The ride starts at midnight downtown, watches the sun rise and ends at Christopher Columbus Waterfront Park. The tour hits the city's many historic sites when the hour and darkness offer riders freedom on otherwise crowded and narrow city streets. (More details.)

Second, Hub on Wheels is running its citywide ride and bike festival in Boston on Sunday Sept 23 (more details).

I am unlikely to do the midnight ride (like Cinderella's carriage, my bike turns into a cucumber at midnight), but really hope to do Hub on Wheels event. Let me know if you want to join me.

First time visit to Concord MA

Today was my first visit to Concord, MA ... as a cyclist that is. I cycled 40 miles with Guy Sapirstein and Josh Musher. Lee Goldfinch joined us for the first 15 miles but decided as a less frequent cyclist not to push too hard and peeled off. It was fairly hard work (average moving speed of 13.3mph), but seems manageable and is a good sign for the Hazon ride in 3 weeks. It feels harder to manage hydration and eating after a strenuous trip than during the ride itself when I kept myself pretty well in balance.

The route we take is really pretty - especially in Lincoln and Concord. You get to see lovely views of purple loosestrife and goldenrod and many other wild flowers. This reminded me how much I love Jon Regosin's Natural Newton blog. He opens my eyes to what is right in front of my nose. For example, he recently shared that there are five species of goldenrod in Newton. To my untrained eye I "saw" just goldenrod -- now I have to look for the differences.

Getting serious

I snuck in a nine mile ride yesterday afternoon -- not quite in between rain showers. I only had an hour and so I did my Carriage Lane ride but really attacked with a moving average to 12mph. Given it is lots of hills, this is not too bad, and is much faster than I usually ride it (even though my pace is a little faster on less hilly routes such as the Lincoln ride).

It is only three weeks to the ride and I am getting much more serious over this final stretch. Tomorrow I have a 40 mile ride planned with friends, and another one mid-week with Hannah.

Orthodox Paradox

I was chatting with my friend Paul Gompers this morning and he mentioned the Noah Feldman article in the NY Times Magazine from a couple of weeks ago called "The Orthodox Paradox". The article starts on the basis of Feldman's treatment at the hands of his high school alumni department at our very own local Maimonides School, so I understand it is the subject of much discussion in our community -- I must have missed it because of our wonderful vacation.

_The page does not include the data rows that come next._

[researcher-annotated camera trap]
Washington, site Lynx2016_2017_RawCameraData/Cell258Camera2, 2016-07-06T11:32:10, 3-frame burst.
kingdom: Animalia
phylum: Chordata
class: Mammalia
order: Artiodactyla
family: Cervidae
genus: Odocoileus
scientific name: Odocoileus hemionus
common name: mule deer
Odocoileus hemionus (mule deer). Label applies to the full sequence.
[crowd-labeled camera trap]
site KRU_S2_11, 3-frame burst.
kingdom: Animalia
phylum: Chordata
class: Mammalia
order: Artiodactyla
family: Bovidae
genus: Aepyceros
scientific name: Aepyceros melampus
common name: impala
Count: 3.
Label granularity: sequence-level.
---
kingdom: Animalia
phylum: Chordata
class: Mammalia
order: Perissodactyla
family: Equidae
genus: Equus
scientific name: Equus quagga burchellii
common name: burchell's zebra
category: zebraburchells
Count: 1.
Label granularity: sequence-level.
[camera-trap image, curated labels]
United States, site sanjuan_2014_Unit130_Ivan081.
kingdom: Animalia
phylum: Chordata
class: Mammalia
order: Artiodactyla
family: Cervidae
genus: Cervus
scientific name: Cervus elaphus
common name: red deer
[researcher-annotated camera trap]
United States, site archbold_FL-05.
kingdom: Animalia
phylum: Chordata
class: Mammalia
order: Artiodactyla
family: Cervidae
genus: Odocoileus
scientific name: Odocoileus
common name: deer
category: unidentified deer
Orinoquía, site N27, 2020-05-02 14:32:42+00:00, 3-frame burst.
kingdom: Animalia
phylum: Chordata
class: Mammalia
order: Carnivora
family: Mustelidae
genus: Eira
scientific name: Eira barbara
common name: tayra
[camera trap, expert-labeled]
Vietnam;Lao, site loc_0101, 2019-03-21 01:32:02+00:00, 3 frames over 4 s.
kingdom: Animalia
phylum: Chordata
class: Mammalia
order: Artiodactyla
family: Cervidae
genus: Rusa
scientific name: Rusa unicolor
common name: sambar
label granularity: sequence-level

I will not rehash it here - you can read it on the NY Times website ($$ subscription required) and read all about it elsewhere (Google "feldman orthodox paradox"). However I was struck by this to-the-point article on JTA's website which I think asks the right questions.

I am hoping that Yossi Abramowitz will weigh in as well on his site.

From Boat to Beach to Bike

Hannah was on a boat, then we were all on a beach, and now we are back on our bikes.

Hannah and I cycled 20 miles on the Arlington-Bedford Minuteman bike trail a couple of days ago. I am planning a 40 mile ride on Sunday morning.

It is only three weeks until the Hazon bike ride and we are starting to get excited (and nervous)!

This photo was taken last Sunday morning, and it already seems like a fading dream...


Is a blog backlog a backblog?

We are just back from a fabulous vacation in the British Virgin Islands. This is not a usual time of year to visit the Carribean (hurricane season starts June 1) but we had an idyllic time there. Hannah (our 14 year-old) spent three weeks learning to sail on ActionQuest (check out her boat's log here). We met her shipmates and the ActionQuest crew when we picked her up last Tuesday ... she had a spectacular time. Then, as a reunited family, we spent the rest of the week going from beach to beach relaxing and having fun together.

The venture cycling content of our week was zero, although the very steep roads made us think of our bikes on every ascent and descent.

The venture capital content of our week was not quite zero - I met a high-tech entrepreneur turned resort owner who still dabbles in tech investing. I quite understand why he sees the BVI as an excellent place from which to invest!